The issue arose in comments to the media alongside President Joe Biden in the White House.  

Ardern first praised Biden’s leadership in bringing to the table the 13-nation Indo-Pacific Economic Framework (IPEF).

She then said New Zealand was a “significant advocate” for the CPTPP.  

But this appears to have fallen on deaf ears.  

A White House official made no mention of the CPTPP in prepared remarks to the media later and mentioned it briefly in passing later.

“The Prime Minister has made her views very clear,” the official said, before going on to talk generally about the “importance of economic engagement”.

The US originally agreed to an earlier incarnation of the CPTTP during the Obama administration, but pulled out during the Trump administration.  

President Biden has made no attempt to reverse this and pushed trade a long way down his agenda during his first year in office.  

So the latest CPTPP non-event comes as no surprise to long time trade analyst and dissenter, Jane Kelsey.  

“People need to remember that President Obama could not get the original TPP through Congress because of deep-seated opposition from the Democrats.” she said.

“Since then you not only had President Trump criticising the CPTPP but you had Bernie Sanders and Hillary Clinton coming on board.   
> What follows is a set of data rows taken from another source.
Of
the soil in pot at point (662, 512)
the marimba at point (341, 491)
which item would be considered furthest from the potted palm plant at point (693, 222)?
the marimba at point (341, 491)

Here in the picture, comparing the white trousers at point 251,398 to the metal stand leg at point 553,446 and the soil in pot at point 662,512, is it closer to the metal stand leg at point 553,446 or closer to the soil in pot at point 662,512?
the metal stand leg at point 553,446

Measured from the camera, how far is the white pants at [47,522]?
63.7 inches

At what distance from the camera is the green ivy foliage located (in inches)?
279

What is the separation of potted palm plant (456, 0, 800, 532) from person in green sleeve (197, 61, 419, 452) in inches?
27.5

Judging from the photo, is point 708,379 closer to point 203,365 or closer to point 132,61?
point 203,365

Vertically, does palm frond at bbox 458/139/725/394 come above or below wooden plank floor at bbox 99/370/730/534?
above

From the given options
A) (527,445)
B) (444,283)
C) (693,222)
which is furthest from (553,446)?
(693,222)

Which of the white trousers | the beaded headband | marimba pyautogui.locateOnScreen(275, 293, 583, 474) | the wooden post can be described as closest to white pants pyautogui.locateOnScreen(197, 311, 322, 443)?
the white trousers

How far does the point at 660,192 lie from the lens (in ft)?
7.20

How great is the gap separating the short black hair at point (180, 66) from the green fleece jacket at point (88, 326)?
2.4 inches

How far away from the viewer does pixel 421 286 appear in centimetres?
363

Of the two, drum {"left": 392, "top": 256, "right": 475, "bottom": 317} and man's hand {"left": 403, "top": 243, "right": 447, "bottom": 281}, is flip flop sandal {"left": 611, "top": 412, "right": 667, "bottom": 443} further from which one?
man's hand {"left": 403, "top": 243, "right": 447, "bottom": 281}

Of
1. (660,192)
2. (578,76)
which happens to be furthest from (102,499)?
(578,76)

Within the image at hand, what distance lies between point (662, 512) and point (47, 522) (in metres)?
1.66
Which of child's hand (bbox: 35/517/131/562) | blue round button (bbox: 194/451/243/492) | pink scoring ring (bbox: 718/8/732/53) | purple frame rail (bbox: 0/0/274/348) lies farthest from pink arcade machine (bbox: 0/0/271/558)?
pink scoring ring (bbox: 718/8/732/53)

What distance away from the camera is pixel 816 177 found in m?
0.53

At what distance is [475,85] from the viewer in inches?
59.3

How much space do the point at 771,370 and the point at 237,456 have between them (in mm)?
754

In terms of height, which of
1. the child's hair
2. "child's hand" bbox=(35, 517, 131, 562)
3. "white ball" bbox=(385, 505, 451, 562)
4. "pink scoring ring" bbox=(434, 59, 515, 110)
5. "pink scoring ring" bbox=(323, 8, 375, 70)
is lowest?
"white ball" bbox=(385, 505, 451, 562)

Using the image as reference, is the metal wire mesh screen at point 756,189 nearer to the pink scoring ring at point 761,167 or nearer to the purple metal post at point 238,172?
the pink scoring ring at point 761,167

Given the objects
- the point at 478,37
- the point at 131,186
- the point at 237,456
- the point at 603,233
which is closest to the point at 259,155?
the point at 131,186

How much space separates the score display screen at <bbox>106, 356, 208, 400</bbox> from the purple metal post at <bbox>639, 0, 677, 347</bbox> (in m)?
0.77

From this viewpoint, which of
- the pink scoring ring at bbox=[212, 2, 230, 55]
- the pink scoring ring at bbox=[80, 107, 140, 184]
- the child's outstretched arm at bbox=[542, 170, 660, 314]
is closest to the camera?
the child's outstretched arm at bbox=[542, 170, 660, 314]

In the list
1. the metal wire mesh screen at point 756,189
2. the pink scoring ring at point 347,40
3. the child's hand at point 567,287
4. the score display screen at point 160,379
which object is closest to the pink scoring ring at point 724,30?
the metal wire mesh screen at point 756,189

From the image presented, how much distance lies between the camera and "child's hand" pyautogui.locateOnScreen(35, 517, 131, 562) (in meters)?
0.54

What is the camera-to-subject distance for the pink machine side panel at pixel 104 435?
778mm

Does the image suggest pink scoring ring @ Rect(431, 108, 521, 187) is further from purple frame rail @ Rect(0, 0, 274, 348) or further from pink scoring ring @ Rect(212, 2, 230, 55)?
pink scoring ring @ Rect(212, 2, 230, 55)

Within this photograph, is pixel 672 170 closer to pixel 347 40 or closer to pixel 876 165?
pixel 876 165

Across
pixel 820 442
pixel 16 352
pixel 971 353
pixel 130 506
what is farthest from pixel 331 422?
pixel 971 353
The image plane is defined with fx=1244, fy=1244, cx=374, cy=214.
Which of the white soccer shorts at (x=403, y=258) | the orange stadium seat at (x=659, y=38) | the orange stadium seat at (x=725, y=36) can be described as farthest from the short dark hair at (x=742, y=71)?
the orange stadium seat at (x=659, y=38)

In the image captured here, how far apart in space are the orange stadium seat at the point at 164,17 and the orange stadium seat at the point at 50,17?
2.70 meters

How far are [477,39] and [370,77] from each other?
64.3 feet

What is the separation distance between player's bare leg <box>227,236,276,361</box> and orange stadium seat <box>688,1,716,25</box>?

“The politics on both sides are not going to favour the resuscitation of that deal in its non diluted form.”

‘Biden has made it clear he is listening to those (critical) voices.”  

Another trade expert has expressed disappointment at the lack of progress towards Americian readmission to the CPTPP.  

Stephen Jacobi is a fomer diplomat and head of the APEC Business Advisory Council (ABAC).

‘New Zealand remains interested in US involvement in the CPTPP …. and so having no reference to this in the final communique is a wee bit disappointing frankly,”  Jacobi said.  

He went on to agree that the politics of the CPTPP were very difficult in the US but there was no reason for New Zealand not to push that at every opportunity.

“In fact the Prime Minister has been doing that while she has been in the United States, so I am a bit mystified about why it did not appear in the final communique.”  

The US is New Zealand’s third largest export market after China and Australia, with earnings of more than $7.1 billion in the year to April.